The majority of the patients did not reach their caloric needs via the enteral route, but in many cases the exact reasons were not documented. This may reflect daily practice in study units. These missing data made it impossible to identify the impact of FI on outcome in this study. Former studies have defined FI as <80 % of caloric needs achieved after 48–72 h in the ICU [20] or as withholding EN for any GI reason [9]. In both cases, this highly depends on the local feeding strategy and nutritional goals, which remain controversial for critically ill patients during the initial phase of critical illness [2123]. Our observation of EN < 80 % being associated with better survival is likely biased by not initiating enteral nutrition in patients with an expected oral intake within a couple of days [24].

Several biomarkers reflecting intestinal function have been suggested recently (I-FABP, citrulline, d-lactate) [25, 26]. Future studies should establish their place in clinical practice and establish their correlations with clinical GI signs and symptoms, as well as with prognosis [27].

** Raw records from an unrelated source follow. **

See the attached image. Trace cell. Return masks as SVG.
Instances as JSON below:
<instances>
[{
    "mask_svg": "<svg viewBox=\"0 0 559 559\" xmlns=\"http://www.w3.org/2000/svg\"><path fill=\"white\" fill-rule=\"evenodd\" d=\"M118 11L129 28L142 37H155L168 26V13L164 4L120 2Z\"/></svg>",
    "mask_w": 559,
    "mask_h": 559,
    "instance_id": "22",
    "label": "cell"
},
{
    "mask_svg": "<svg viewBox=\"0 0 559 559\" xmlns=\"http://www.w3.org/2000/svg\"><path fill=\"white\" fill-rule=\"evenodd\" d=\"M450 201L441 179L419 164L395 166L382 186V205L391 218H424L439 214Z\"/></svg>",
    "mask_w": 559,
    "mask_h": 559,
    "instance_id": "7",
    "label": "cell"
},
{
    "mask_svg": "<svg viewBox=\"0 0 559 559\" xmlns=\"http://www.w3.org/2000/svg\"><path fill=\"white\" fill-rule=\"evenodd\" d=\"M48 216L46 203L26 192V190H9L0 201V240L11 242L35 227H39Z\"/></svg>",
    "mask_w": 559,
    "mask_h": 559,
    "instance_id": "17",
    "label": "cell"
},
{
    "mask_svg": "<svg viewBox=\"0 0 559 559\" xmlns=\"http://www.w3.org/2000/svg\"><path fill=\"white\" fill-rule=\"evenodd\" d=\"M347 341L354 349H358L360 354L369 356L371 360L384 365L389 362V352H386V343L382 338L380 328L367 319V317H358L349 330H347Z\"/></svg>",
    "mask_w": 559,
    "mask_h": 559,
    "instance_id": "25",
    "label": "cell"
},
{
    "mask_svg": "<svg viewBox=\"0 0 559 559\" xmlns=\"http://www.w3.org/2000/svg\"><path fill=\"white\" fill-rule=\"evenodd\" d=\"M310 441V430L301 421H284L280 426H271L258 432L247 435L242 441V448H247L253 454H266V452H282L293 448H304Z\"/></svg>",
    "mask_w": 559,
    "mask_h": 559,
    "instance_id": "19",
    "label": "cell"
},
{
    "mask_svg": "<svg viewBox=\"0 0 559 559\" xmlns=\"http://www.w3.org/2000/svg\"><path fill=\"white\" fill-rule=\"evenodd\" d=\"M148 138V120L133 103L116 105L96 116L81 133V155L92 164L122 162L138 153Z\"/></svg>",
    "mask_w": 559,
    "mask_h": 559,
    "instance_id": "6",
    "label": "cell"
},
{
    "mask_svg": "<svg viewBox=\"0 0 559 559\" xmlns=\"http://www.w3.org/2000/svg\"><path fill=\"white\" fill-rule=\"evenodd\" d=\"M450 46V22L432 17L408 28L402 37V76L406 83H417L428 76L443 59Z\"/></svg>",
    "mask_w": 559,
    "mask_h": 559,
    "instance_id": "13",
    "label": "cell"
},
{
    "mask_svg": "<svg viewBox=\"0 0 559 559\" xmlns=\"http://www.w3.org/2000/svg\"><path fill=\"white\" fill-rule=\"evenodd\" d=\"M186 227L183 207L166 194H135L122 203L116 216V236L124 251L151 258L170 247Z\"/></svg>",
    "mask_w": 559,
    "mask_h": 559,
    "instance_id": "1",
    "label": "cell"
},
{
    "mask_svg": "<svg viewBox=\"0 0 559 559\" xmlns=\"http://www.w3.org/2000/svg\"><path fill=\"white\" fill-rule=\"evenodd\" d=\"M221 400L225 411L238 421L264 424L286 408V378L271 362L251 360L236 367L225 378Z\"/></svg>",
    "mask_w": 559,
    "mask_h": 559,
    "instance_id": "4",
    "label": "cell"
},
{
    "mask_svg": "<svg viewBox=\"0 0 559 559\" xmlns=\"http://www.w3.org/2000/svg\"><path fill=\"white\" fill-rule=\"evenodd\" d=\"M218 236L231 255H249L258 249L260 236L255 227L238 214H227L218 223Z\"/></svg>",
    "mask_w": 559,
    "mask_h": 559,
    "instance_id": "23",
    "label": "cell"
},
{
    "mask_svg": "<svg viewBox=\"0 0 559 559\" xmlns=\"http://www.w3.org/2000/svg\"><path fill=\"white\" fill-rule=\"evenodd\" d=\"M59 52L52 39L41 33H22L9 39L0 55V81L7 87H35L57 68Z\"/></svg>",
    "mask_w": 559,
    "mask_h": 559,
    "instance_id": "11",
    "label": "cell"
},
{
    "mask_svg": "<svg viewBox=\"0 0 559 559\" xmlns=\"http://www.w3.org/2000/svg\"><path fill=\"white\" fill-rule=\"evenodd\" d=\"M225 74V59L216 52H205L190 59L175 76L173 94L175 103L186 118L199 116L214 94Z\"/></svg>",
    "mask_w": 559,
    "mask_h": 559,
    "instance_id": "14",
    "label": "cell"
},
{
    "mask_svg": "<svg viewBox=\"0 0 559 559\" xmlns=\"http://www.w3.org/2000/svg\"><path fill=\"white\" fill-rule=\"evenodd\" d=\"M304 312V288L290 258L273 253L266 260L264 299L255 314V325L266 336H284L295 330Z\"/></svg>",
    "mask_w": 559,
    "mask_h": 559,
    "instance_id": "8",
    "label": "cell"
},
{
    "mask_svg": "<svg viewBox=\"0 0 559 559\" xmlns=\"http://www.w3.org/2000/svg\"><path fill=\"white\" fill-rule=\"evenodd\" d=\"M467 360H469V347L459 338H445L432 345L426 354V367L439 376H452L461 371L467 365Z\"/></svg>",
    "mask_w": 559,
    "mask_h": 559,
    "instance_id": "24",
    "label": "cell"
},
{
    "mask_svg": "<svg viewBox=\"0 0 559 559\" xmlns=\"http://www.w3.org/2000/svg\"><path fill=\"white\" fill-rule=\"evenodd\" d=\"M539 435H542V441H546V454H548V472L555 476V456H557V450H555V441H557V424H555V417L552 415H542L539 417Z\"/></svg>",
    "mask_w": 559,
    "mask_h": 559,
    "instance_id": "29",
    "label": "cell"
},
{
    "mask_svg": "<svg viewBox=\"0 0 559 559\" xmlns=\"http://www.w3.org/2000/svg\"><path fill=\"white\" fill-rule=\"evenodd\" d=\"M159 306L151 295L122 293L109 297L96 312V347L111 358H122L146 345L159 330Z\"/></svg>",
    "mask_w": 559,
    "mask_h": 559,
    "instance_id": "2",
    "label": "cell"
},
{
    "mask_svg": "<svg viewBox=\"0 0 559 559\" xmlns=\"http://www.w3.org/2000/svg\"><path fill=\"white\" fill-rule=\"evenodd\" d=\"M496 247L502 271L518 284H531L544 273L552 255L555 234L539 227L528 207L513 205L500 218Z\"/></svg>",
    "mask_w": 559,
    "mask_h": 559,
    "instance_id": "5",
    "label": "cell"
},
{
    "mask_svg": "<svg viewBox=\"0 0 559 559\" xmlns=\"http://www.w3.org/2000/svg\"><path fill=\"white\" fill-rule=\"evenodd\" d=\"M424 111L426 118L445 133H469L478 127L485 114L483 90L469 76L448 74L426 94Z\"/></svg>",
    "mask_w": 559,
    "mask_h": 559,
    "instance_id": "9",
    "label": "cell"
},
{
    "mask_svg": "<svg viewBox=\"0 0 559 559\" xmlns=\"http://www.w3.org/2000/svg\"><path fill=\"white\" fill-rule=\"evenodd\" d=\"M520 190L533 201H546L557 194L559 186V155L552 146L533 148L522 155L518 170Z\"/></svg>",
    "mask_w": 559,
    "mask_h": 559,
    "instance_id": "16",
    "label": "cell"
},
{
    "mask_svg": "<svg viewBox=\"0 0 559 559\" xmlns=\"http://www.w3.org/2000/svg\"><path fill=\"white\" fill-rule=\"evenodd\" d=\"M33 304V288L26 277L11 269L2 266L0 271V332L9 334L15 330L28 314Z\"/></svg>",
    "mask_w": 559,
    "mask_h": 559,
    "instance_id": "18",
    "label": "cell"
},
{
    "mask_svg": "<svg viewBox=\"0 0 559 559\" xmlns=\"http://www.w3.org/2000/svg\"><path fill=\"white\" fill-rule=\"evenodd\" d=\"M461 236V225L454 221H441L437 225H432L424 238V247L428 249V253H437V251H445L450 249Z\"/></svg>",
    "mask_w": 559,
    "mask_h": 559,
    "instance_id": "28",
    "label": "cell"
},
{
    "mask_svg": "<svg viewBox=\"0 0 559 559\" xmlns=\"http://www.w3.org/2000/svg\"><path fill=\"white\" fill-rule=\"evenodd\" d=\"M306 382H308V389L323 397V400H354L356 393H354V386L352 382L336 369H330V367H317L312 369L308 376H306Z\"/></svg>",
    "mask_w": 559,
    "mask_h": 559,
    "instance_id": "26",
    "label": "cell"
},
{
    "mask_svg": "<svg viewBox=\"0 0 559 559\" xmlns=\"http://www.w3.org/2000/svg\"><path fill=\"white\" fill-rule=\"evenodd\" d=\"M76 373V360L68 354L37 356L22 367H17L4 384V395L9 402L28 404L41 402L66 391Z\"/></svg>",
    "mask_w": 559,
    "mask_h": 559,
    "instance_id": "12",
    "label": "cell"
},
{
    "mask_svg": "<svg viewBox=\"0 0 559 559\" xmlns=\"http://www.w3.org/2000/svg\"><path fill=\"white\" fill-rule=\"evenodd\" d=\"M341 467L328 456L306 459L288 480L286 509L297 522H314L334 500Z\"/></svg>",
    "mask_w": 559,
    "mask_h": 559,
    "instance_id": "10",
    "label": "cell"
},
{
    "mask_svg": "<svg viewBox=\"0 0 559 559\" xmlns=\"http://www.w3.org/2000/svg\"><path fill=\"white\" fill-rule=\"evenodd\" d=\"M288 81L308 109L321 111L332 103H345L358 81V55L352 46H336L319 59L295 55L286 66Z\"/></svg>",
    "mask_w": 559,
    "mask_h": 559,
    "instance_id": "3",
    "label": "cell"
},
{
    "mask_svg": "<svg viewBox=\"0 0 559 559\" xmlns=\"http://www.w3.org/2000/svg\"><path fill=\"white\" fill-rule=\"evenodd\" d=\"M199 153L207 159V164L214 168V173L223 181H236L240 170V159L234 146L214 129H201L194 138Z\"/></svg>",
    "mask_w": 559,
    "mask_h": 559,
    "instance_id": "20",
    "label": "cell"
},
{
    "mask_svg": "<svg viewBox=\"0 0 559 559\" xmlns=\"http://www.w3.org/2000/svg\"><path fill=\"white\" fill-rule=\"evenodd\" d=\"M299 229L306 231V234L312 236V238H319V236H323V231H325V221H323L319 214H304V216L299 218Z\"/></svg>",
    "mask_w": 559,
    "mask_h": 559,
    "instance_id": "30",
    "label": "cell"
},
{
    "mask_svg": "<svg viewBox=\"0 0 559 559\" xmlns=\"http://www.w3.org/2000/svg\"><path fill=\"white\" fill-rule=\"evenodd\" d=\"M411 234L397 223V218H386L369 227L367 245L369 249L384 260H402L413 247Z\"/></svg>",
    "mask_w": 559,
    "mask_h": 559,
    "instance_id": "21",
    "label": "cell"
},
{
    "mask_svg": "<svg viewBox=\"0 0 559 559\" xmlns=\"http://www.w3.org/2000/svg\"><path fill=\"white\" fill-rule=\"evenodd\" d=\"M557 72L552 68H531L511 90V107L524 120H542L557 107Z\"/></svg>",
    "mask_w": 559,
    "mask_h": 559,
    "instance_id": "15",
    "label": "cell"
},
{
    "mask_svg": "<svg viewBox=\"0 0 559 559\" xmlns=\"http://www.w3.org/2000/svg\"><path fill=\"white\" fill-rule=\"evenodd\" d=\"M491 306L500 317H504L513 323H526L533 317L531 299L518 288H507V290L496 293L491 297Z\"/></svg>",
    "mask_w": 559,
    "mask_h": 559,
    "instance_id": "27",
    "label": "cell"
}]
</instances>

Despite being the largest prospective multicentre international study to assess the GI dysfunction in MV patients, the current study has several limitations. First, most of the GI dysfunction definitions are subjective, an issue currently limiting the research in this area. Second, missing data was a considerable problem in our study, mainly because the FI could not be identified in many cases. Third, even though the inclusion of a wide variety of ICUs have made the results more generalizable, it might as well be considered as a limitation due to associated variations in treatment practice. Fourth, the aimed number of patients was not reached in our study. A greater number of patients is needed to create a reliable score in future studies. Fifth, the exclusion of patients with an expected short ventilation period makes our results apply to a population of more severely ill ICU population.

Conclusions

The current prospective worldwide multicentre study shows that a severely ill subgroup of mechanically ventilated ICU patients frequently has GI symptoms and IAH. Absent bowel sounds, GI bleeding, and an increasing number of coincident GI symptoms were associated with 28-day mortality. Based on the data of this study it was however not possible to develop a valid GI dysfunction score that improved the accuracy of the SOFA score. This may either be due to data set limitations, definition problems, or may indicate that GI dysfunction is often secondary to and not the primary cause of other organ failure. A larger study is needed to unravel this possible interaction.